• [What the task asks]
Which lines in the entries below contain the word "fallen"? Pick out each of those lines and copy it in full.
##### Data provided
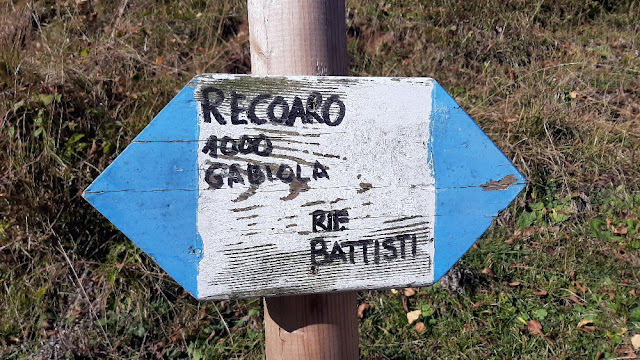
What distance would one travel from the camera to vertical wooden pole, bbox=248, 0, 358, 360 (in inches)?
41.7

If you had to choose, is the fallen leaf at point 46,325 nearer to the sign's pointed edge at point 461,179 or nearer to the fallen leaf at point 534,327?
the sign's pointed edge at point 461,179

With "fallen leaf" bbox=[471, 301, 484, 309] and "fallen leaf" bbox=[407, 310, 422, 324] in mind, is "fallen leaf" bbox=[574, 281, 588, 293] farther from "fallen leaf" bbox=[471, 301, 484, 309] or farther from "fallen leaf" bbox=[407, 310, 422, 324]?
"fallen leaf" bbox=[407, 310, 422, 324]

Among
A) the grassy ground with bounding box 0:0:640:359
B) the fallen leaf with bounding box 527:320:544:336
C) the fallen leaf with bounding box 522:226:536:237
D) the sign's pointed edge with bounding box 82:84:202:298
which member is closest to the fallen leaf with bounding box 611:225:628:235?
the grassy ground with bounding box 0:0:640:359

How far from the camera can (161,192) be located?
3.06 ft

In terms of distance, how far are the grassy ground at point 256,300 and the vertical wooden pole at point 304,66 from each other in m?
1.35

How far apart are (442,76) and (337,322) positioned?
113 inches

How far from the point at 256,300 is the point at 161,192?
171cm

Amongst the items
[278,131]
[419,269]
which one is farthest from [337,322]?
[278,131]

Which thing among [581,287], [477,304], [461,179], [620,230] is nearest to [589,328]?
[581,287]

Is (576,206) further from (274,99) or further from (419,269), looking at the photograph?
(274,99)

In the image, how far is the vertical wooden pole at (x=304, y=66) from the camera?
1060 mm

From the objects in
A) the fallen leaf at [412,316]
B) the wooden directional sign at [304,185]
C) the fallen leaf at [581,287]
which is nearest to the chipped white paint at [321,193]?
the wooden directional sign at [304,185]

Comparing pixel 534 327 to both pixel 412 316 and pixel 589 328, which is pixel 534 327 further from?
pixel 412 316

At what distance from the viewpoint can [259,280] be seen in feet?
3.26
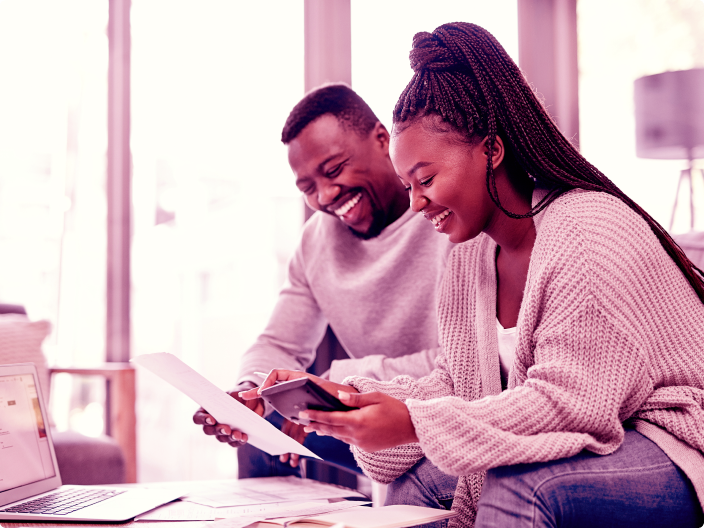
##########
• [Solution for this task]
If you had to choose, is the fallen leaf at point 46,325 nearer to the sign's pointed edge at point 461,179 or nearer to the fallen leaf at point 534,327?
With "fallen leaf" bbox=[471, 301, 484, 309] and "fallen leaf" bbox=[407, 310, 422, 324] in mind, is "fallen leaf" bbox=[574, 281, 588, 293] farther from "fallen leaf" bbox=[471, 301, 484, 309] or farther from "fallen leaf" bbox=[407, 310, 422, 324]?
"fallen leaf" bbox=[407, 310, 422, 324]
B) the fallen leaf with bounding box 527:320:544:336
C) the fallen leaf with bounding box 522:226:536:237
which member is closest to the fallen leaf with bounding box 611:225:628:235?
A) the fallen leaf at [412,316]
C) the fallen leaf at [581,287]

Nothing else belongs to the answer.